Only the pictures are to be dropped; return all other data below exactly.

START SOURCE DATA

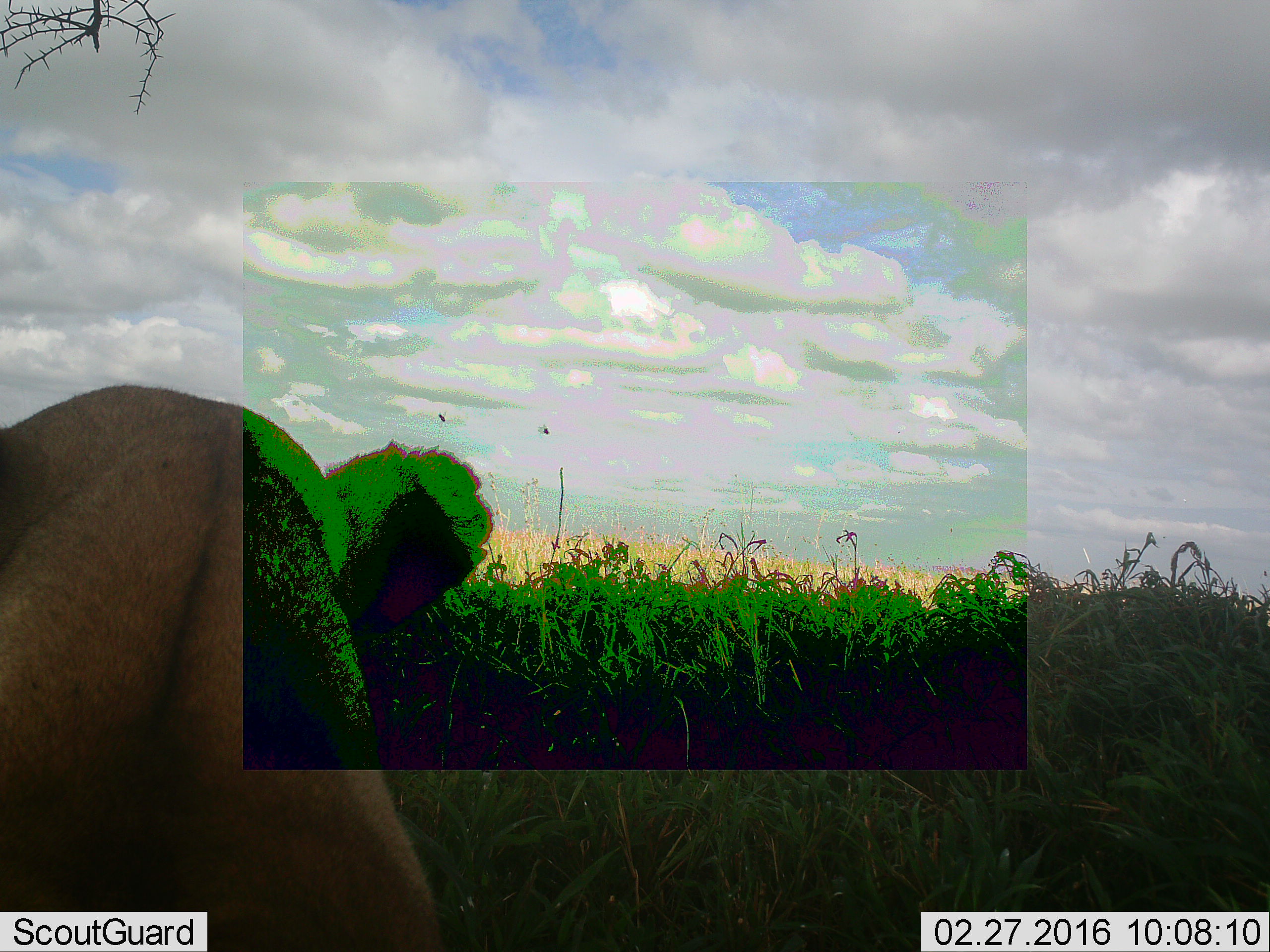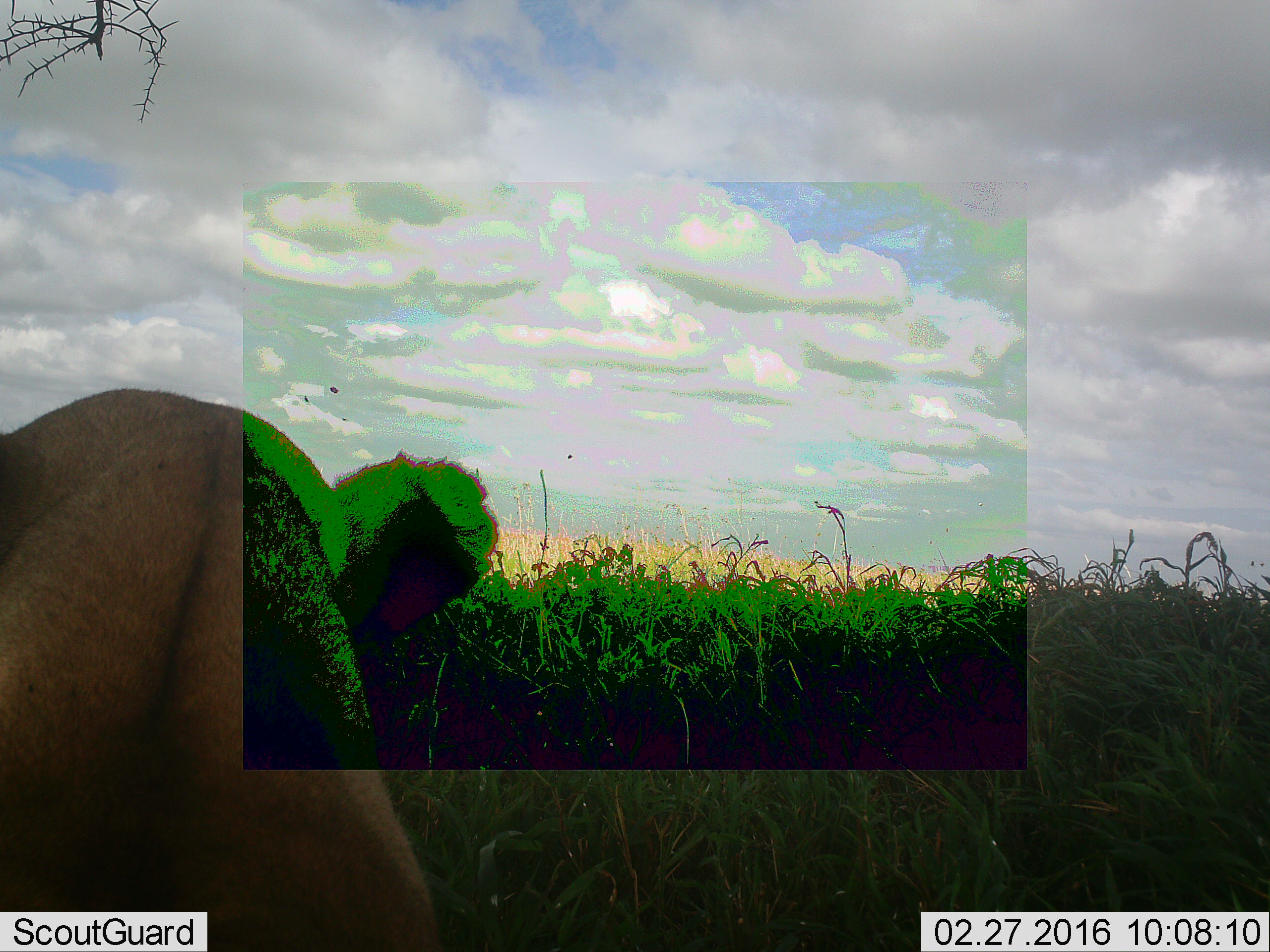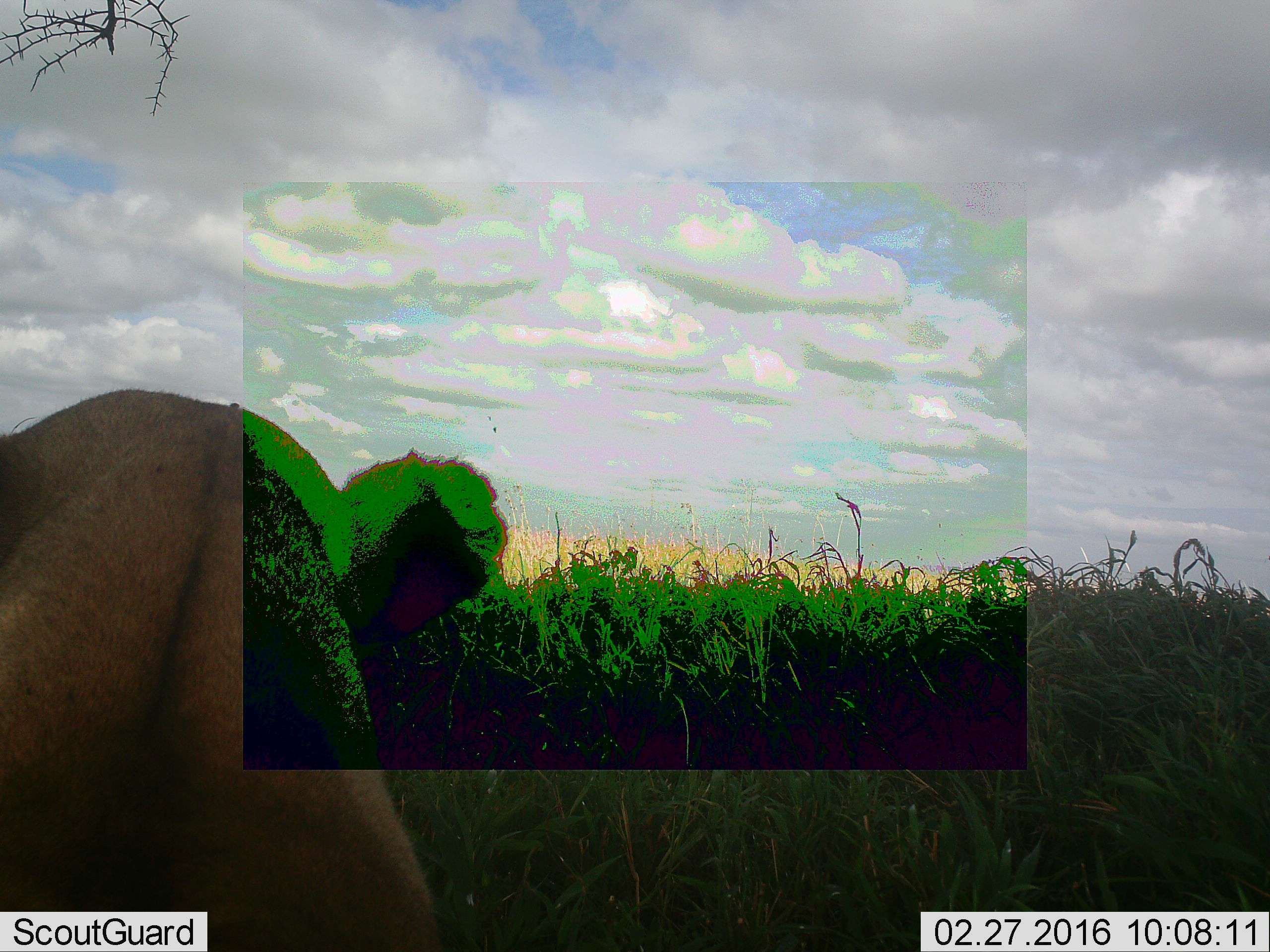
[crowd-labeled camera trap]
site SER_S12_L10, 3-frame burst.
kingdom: Animalia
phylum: Chordata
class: Mammalia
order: Carnivora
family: Felidae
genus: Panthera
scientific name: Panthera leo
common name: lion female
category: lionfemale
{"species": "lionfemale (lion female) (Panthera leo)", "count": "1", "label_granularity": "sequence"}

END SOURCE DATA

» **YOUR SOLUTION**:
[crowd-labeled camera trap]
site SER_S12_L10, 3-frame burst.
kingdom: Animalia
phylum: Chordata
class: Mammalia
order: Carnivora
family: Felidae
genus: Panthera
scientific name: Panthera leo
common name: lion female
category: lionfemale
{"species": "lionfemale (lion female) (Panthera leo)", "count": "1", "label_granularity": "sequence"}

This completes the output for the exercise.